Quella sera, i due agenti erano intervenuti per un assembramento con schiamazzi al Maghetti. Dopo essere stato controllato, il giovane iracheno si era portato alla bocca una sigaretta, dopo che gli era stato detto di non accenderla. Tutto è poi successo in pochi attimi: l’appuntato gliela aveva levata e gli animi si erano scaldati. Da lì era nata la colluttazione che ha portato al fermo. «Ho visto che si mettevano le mani addosso e il collega iniziare la manovra di sicurezza», ha affermato l’imputato, interrogato dal giudice. Che cosa altro avrebbe potuto, e soprattutto dovuto, fare?, si è chiesta la difesa. «Il mio cliente è convinto di aver agito correttamente. Anche la Pretura ha stabilito che l’imputato è intervenuto, da agente in formazione e quindi privo di esperienza, aiutando al fermo. Non ha mai avuto la percezione che il suo collega avesse ingiustamente aggredito un civile», ha argomentato Galliani nell’arringa. Insomma, in questo caso mancherebbe soprattutto l’elemento soggettivo del reato (l’intenzione di procedere a un ammanettamento abusivo). «Ammettendo anche che il fermo fosse stato illegale, che cosa avrebbe dovuto fare? Stare fermo? Oppure addirittura bloccare il collega? Nel mondo reale, ciò è assolutamente irrealistico: si sarebbe sottratto ai suoi obblighi di agente in servizio». «Se i fatti fossero avvenuti qualche giorno fa, con l’esperienza che ho accumulato in questi anni, mi comporterei nello stesso modo», ha poi ribadito l’agente in chiusura del dibattimento. Oltre al proscioglimento, la difesa ha chiesto un indennizzo limitato alle spese legali sostenute.

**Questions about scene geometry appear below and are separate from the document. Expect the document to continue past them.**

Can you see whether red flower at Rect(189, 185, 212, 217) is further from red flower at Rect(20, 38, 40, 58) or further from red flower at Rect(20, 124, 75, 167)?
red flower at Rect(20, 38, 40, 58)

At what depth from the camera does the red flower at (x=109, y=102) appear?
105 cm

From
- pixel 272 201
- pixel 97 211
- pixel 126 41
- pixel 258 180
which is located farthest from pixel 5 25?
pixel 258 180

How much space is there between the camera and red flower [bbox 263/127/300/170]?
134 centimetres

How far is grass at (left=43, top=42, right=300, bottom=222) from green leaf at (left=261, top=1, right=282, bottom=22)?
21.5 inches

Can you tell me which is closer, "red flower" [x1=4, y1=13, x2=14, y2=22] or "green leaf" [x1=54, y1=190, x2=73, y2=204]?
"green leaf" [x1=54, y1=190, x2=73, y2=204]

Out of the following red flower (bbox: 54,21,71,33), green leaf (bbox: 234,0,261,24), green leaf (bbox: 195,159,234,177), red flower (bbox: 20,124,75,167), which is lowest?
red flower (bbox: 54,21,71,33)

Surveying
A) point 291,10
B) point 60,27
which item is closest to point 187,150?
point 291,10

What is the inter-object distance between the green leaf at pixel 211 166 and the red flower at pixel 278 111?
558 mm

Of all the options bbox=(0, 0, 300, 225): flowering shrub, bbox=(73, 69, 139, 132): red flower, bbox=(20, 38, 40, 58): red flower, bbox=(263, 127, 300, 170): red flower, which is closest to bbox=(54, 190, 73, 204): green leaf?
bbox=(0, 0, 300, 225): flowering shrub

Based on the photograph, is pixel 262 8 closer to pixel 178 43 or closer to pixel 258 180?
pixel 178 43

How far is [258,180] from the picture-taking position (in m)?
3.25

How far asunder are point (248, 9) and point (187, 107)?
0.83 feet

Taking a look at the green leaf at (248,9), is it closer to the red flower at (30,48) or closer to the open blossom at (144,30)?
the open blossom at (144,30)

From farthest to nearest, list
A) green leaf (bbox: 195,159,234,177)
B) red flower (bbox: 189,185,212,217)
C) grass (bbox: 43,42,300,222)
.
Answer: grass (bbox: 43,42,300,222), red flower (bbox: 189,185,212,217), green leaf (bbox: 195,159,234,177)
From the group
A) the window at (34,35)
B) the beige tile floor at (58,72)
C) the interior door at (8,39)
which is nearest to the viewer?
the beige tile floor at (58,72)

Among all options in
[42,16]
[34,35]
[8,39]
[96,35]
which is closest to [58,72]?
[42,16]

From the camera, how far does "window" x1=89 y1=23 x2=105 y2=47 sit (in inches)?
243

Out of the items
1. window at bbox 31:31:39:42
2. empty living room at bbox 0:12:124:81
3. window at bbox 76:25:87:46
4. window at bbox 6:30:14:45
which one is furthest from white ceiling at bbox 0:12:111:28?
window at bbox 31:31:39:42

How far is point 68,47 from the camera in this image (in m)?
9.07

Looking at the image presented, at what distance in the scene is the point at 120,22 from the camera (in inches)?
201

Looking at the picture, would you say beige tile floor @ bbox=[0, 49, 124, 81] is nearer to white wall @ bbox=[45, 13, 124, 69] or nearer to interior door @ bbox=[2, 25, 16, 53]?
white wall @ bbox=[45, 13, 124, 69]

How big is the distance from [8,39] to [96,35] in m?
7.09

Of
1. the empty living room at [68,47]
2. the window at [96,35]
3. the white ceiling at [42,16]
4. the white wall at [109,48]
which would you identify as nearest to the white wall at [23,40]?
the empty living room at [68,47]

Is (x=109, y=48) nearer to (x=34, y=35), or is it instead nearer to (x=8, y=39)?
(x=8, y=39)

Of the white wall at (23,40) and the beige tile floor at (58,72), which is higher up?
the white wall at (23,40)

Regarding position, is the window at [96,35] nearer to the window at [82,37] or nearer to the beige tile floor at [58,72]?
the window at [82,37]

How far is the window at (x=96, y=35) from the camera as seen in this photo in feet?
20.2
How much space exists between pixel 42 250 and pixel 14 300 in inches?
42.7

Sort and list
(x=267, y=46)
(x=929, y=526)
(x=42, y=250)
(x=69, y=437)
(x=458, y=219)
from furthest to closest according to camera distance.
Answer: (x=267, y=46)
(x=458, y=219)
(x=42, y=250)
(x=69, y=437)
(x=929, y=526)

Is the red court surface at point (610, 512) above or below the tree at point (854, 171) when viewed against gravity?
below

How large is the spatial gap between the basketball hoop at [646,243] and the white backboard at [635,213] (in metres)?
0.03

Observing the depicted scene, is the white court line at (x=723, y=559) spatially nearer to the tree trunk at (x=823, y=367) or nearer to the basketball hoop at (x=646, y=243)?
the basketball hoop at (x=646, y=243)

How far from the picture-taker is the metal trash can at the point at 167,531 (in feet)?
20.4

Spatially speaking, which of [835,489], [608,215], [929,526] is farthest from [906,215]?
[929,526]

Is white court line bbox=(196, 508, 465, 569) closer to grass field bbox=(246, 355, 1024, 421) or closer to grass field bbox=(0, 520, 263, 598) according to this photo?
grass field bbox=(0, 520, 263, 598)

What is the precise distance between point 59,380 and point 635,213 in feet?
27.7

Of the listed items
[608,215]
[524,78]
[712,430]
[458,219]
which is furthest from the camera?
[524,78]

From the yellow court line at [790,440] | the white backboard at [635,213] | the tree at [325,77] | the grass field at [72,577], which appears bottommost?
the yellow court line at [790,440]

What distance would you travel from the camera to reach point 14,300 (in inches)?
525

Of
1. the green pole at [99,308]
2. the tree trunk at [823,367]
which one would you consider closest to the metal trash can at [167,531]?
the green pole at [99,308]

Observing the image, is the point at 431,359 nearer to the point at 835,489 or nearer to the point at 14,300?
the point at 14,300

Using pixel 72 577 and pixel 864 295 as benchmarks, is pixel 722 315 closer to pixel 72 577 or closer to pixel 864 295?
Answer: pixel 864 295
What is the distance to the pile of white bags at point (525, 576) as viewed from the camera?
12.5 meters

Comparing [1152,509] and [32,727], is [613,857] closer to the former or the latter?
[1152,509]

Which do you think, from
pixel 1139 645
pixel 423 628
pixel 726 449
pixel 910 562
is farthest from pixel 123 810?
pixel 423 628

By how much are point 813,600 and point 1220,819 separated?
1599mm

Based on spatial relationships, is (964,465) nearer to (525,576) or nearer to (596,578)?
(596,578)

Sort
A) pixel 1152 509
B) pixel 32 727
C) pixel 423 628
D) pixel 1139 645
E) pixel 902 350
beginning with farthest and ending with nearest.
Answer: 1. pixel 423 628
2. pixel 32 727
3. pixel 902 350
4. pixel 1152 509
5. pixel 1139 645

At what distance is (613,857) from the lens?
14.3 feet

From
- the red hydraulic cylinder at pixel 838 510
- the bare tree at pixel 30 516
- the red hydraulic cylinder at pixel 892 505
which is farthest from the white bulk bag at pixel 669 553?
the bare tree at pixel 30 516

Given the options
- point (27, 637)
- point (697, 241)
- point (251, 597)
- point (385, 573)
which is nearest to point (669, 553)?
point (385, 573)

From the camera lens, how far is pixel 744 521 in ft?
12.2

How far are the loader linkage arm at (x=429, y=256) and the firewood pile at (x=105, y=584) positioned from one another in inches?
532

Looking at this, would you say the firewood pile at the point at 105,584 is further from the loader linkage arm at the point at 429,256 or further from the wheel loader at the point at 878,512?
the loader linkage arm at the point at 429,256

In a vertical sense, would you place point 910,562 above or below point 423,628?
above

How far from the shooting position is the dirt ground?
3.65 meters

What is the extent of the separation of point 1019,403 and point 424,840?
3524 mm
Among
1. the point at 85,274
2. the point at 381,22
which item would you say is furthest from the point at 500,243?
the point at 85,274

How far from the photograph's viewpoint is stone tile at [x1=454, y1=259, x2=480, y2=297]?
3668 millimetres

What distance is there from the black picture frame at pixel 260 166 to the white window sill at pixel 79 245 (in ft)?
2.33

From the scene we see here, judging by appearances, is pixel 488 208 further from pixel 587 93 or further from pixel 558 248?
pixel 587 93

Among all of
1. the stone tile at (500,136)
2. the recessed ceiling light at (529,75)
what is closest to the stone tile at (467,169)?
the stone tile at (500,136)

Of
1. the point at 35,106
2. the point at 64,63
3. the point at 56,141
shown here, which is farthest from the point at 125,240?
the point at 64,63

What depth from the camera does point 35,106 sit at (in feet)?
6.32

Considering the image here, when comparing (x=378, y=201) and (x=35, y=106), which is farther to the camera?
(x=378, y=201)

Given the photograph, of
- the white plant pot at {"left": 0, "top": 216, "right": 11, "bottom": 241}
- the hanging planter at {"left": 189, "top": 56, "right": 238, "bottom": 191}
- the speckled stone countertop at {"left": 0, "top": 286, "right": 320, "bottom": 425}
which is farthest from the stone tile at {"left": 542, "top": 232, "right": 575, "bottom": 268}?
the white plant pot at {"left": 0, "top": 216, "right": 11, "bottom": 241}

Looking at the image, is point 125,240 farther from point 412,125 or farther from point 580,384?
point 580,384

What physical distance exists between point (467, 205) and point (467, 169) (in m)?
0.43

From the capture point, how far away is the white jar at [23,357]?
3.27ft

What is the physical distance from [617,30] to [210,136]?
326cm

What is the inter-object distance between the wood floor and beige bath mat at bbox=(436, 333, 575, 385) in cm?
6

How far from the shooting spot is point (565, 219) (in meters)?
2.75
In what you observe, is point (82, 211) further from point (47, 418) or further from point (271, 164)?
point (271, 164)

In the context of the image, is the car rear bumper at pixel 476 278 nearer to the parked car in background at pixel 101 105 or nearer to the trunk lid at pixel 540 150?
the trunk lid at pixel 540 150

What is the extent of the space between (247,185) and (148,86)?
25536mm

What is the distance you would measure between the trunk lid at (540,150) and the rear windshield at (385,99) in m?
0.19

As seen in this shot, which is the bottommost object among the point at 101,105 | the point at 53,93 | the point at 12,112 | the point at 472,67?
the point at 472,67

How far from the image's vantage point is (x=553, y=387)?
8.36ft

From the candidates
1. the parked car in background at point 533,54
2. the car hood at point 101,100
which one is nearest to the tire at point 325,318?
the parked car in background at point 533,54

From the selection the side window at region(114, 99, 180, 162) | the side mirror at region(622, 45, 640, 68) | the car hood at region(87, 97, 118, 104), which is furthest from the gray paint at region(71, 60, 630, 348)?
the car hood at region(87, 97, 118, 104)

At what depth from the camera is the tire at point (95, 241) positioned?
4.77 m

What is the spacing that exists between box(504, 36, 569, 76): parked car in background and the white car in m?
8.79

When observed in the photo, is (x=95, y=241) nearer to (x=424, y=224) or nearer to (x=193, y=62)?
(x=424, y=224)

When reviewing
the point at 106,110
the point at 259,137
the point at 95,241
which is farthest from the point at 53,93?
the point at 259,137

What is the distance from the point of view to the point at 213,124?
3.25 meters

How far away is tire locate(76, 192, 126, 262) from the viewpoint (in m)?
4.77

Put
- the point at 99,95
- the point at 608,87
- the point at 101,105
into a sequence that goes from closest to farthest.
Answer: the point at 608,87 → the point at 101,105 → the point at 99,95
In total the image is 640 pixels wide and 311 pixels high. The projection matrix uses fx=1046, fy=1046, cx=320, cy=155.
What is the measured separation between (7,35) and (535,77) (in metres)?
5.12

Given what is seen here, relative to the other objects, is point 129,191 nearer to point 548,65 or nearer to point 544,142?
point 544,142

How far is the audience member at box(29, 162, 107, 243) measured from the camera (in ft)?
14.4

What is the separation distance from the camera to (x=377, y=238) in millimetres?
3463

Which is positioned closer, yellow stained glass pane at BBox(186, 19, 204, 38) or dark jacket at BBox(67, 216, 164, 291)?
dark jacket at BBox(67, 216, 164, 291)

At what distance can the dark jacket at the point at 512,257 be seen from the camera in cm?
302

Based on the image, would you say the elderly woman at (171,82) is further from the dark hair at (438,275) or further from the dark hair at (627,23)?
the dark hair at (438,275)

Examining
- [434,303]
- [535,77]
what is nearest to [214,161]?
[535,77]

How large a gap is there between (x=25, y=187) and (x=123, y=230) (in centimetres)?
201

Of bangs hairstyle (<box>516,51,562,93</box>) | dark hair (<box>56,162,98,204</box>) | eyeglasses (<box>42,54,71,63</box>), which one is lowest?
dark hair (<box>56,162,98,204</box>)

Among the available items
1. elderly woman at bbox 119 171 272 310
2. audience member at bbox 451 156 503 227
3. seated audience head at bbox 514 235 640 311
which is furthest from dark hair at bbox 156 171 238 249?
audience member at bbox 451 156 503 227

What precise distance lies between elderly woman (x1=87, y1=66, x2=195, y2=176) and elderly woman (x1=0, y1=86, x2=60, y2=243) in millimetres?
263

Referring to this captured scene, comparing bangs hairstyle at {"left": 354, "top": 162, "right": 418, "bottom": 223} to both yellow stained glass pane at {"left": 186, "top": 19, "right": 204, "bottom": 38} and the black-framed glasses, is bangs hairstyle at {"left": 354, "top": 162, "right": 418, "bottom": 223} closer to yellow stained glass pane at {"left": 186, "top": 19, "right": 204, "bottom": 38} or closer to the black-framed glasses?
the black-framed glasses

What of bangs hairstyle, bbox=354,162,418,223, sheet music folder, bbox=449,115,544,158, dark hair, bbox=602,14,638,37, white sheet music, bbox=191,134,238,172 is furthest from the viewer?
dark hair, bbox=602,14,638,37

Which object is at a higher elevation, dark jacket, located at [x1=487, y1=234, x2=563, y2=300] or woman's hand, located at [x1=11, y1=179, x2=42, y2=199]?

Sigaretta? «Potevo evitare»

Dal canto suo, la vittima (il giovane iracheno si è costituito accusatore privato) ha ammesso che «quella sera abbiamo sbagliato a non rispettare le norme anti-COVID» e sui rumori molesti. «Ma quando ho chiesto perché non potevo fumare mi è stato risposto “perché te lo dico io”. Allora ho acceso la sigaretta e mi sono visto arrivare la mano in faccia e istintivamente ho cercato di proteggermi. Cosa che ha fatto anche durante l’ammanettamento: non era mia intenzione non cooperare». Certo, «potevo evitare di accendere la sigaretta ma non mi aspettavo una reazione del genere. Quella sera non eravamo aggressivi». Circostanza, ha ricordato Galliani, che non trova riscontro nel rapporto di Polizia stilato da tutti gli agenti coinvolti, i quali avevano parlato di situazione tesa. Tanto da richiedere l’intervento di ulteriori pattuglie. La sentenza verrà intimata alle parti per iscritto.